WHAT TO WORK ON.
A. Please list every section heading named in the "Content" part of the vector performance post below.
B. According to the vector performance post below, what does std::vector<std::shared_ptr<Object>> simulate?

SELECTED TEXT.
=-=-=

Vector of Objects vs Vector of Pointers Updated

In one of my previous post I wrote about performance differences between using vector<Obj> and vector<shared_ptr<Obj>>. Somehow I knew that the post is a bit unfinished and need some more investigation.

This time I will try to explain memory access patterns used in my code and why performance is lost in some parts.

Content

Recap
The test code
The results
Memory access pattern
Conclusion

Recap

I've compared the following cases:

std::vector<Object> - memory is allocated on the heap but vector guarantees that the mem block is continuous. Thus, iteration over it should be quite fast. See below to see why it should be fast.

std::vector<std::shared_ptr<Object>> - this simulates array of references from C#. You have an array, but each element is allocated in a different place in the heap.
- update Although my code allocated hundreds of shared pointers they almost looked like single block of memory! I've allocated space one after another, thus memory allocator simply choose next free memory cell that was actually quite close to the previous one.

=-=-=

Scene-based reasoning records

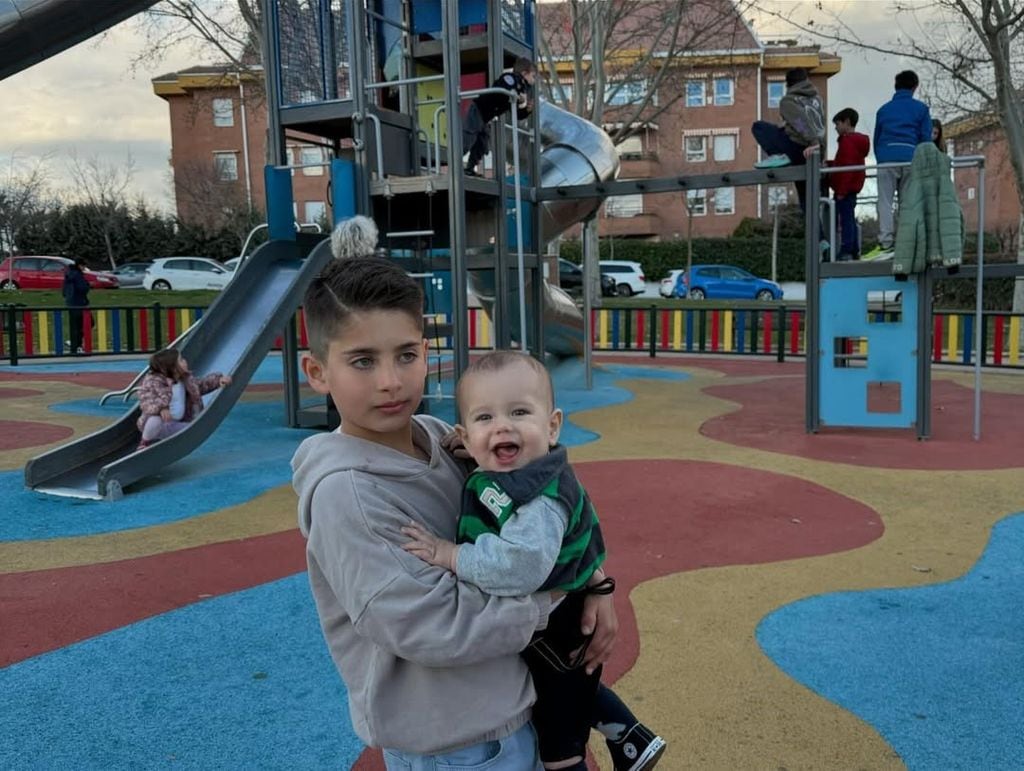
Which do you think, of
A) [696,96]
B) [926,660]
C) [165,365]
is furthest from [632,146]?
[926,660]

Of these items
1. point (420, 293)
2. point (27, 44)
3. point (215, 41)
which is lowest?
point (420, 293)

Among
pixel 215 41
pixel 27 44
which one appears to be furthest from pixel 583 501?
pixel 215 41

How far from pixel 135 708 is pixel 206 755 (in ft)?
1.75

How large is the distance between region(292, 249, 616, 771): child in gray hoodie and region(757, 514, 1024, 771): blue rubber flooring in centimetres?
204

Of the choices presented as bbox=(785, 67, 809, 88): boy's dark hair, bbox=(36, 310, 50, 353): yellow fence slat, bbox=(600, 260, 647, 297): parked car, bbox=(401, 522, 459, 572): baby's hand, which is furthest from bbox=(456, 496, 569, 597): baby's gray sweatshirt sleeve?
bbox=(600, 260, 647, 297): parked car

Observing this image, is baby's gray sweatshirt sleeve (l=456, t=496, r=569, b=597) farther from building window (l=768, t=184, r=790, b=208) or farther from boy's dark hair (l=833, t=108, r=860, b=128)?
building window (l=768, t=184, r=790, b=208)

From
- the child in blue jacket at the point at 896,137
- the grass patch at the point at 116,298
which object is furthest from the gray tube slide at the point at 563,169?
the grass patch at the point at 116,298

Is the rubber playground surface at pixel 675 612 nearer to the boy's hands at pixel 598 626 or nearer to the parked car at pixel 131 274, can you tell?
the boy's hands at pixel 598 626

=-=-=

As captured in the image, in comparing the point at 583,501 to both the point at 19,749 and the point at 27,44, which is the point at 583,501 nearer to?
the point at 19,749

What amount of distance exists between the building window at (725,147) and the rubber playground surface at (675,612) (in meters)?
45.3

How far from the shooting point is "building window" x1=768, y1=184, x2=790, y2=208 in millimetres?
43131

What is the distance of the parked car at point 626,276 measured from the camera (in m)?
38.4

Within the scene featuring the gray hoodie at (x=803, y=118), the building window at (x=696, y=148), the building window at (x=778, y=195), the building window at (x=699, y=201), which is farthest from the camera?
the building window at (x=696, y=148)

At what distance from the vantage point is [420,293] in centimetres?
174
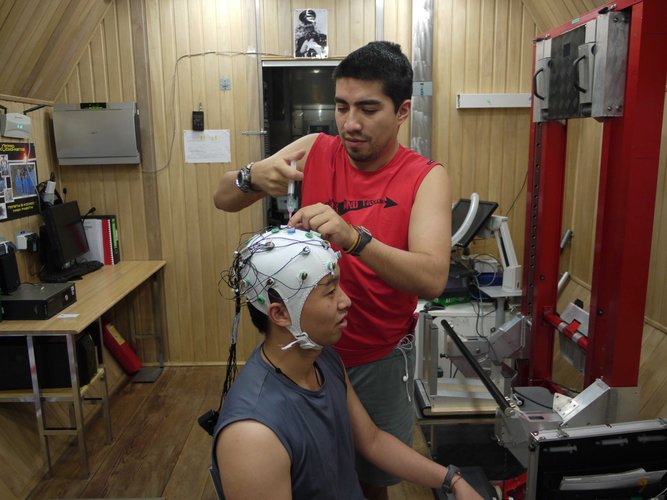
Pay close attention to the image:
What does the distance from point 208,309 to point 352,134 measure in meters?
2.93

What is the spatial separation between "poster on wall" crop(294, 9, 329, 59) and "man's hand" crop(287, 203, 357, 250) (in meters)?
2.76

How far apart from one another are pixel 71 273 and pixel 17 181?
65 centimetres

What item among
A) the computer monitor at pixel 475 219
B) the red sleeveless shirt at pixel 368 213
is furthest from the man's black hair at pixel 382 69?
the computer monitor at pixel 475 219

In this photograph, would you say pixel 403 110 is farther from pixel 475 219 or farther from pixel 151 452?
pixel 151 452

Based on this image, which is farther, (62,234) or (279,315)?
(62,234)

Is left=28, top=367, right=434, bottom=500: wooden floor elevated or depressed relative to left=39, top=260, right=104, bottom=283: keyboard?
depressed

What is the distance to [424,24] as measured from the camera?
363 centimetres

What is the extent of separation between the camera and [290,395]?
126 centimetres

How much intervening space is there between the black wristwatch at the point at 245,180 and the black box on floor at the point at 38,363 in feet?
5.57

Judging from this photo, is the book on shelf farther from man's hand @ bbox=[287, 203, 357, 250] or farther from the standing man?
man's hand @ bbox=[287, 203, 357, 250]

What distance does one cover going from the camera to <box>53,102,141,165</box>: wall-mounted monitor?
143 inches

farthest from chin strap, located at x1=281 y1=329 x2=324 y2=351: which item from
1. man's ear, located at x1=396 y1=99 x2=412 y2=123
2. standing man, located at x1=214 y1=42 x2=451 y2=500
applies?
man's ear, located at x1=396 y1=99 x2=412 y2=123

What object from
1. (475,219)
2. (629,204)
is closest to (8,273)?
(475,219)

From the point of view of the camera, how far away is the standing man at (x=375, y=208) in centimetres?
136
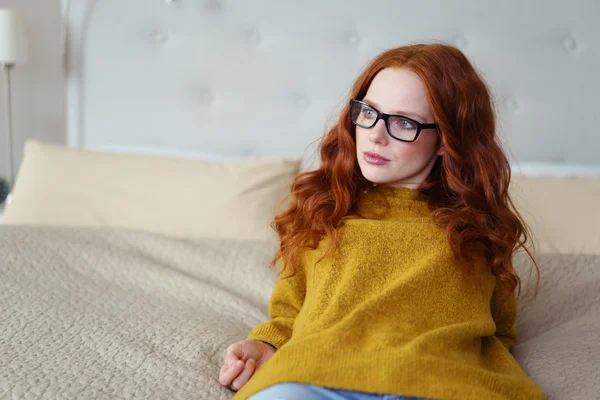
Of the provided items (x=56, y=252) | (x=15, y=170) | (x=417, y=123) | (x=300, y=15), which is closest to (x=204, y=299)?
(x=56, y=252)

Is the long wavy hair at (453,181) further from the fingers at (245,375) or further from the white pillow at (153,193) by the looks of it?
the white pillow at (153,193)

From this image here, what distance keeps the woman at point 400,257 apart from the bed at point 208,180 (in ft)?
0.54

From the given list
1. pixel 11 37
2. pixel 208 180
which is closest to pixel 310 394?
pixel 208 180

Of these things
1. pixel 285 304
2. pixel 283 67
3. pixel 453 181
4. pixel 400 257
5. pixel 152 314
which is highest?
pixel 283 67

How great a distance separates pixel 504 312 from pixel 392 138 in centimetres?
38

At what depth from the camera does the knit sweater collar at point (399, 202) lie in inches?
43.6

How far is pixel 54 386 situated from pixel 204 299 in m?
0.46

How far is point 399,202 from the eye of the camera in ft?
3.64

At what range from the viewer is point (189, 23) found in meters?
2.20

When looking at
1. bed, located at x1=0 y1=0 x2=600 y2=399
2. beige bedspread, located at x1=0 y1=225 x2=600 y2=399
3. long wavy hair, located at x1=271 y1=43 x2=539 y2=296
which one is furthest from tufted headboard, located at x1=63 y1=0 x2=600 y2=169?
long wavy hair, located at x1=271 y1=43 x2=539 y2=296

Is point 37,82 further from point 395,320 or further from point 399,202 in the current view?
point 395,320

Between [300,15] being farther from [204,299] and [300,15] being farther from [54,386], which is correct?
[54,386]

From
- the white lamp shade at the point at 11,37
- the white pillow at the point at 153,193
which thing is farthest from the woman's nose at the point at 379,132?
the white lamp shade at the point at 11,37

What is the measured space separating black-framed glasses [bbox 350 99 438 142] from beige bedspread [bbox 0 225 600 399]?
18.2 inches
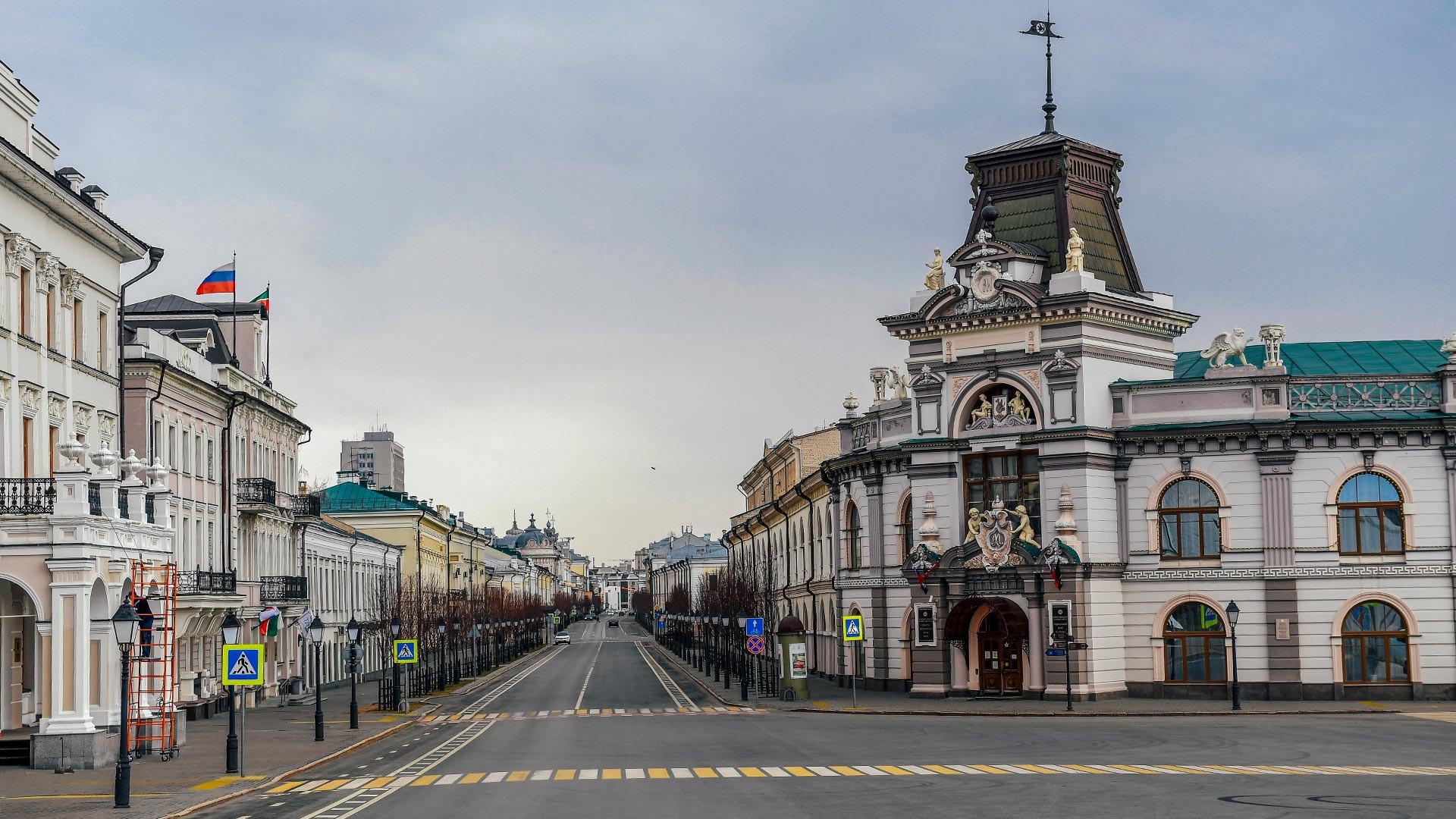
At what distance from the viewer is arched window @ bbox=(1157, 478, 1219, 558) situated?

=-=-=

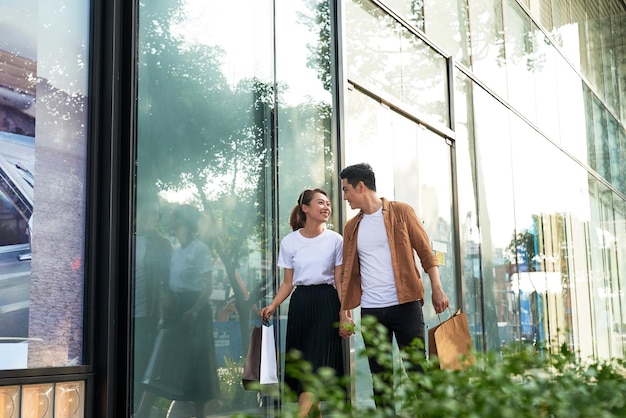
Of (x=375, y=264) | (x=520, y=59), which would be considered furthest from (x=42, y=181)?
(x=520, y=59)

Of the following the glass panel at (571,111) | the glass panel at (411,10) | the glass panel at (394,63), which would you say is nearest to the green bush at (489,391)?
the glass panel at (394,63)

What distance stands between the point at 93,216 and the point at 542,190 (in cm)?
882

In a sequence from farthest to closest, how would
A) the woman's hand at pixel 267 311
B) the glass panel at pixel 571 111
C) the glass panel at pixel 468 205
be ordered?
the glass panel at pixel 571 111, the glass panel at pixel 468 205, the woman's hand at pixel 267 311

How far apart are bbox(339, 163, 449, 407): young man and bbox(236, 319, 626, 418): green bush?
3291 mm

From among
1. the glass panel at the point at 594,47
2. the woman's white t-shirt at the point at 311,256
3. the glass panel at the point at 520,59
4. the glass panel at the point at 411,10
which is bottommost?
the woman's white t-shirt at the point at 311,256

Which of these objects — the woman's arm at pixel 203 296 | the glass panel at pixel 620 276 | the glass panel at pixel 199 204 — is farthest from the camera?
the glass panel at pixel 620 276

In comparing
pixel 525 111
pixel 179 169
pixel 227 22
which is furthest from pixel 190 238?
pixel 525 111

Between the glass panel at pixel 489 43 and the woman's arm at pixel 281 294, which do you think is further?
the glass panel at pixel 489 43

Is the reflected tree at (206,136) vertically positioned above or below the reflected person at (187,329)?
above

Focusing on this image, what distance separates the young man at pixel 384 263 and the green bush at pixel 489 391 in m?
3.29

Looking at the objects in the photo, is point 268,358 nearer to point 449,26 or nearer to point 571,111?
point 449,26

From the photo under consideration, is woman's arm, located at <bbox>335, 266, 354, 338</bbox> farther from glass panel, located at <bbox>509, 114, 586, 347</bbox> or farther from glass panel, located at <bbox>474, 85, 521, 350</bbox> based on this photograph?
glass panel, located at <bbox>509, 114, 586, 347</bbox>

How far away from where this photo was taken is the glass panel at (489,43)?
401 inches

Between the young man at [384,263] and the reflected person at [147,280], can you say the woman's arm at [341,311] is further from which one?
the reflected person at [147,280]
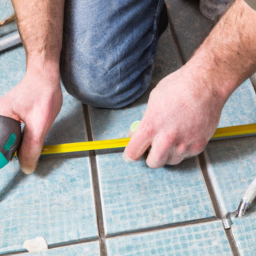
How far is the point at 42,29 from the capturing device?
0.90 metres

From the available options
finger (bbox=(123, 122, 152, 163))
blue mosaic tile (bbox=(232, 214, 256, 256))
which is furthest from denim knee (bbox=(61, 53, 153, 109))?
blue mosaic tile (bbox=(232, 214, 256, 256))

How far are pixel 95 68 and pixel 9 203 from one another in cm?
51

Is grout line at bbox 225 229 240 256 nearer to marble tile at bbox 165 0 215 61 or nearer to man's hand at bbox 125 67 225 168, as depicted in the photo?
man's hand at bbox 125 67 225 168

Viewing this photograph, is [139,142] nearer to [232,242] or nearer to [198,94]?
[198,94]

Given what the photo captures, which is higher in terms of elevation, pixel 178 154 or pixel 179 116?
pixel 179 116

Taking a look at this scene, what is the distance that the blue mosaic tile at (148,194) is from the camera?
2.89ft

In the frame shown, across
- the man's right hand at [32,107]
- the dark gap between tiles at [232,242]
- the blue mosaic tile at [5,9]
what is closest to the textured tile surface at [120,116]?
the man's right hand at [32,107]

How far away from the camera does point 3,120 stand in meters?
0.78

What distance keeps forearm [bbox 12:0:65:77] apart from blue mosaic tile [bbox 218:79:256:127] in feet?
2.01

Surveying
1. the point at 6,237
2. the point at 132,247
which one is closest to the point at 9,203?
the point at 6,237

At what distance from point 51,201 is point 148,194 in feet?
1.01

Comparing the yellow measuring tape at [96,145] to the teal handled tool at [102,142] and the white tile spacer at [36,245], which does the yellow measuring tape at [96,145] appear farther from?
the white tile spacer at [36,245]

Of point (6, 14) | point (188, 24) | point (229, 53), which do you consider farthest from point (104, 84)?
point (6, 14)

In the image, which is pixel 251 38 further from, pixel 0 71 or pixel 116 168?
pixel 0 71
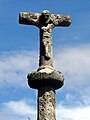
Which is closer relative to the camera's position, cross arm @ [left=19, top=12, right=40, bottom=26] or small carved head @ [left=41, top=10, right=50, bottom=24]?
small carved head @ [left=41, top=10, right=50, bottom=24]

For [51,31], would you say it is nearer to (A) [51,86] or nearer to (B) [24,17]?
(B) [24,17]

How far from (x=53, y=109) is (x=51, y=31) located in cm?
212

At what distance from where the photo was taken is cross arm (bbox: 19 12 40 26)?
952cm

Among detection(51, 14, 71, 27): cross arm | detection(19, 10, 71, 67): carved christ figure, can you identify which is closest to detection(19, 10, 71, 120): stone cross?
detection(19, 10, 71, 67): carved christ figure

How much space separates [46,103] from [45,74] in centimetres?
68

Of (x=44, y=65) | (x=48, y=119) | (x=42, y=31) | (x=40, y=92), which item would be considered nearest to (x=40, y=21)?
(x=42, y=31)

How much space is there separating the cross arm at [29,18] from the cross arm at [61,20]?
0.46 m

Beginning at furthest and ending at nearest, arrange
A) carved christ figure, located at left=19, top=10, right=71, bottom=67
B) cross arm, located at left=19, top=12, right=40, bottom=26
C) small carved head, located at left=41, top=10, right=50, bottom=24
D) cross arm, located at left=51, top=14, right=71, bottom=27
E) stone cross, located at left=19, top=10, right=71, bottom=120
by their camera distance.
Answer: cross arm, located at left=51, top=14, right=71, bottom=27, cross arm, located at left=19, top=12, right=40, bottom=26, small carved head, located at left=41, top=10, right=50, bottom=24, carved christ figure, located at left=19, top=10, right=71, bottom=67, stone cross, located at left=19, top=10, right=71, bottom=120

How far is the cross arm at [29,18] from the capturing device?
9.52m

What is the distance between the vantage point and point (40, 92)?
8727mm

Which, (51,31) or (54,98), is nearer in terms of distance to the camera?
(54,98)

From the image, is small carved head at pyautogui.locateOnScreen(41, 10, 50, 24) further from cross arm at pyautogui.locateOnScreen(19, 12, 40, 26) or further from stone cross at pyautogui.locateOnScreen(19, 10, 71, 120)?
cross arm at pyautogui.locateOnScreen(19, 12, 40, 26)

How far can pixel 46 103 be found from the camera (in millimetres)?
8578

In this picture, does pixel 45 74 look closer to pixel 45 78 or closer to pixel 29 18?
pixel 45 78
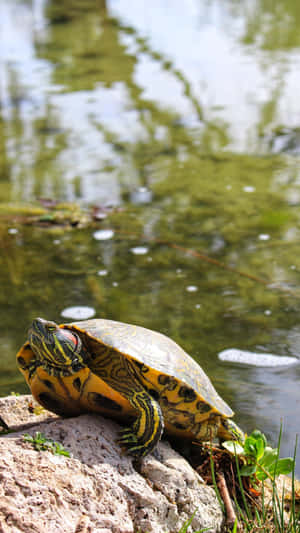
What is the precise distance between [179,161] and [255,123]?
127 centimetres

=-=-=

SOLUTION SET.
A. Recap, The test code, The results, Memory access pattern, Conclusion

B. An array of references from C#.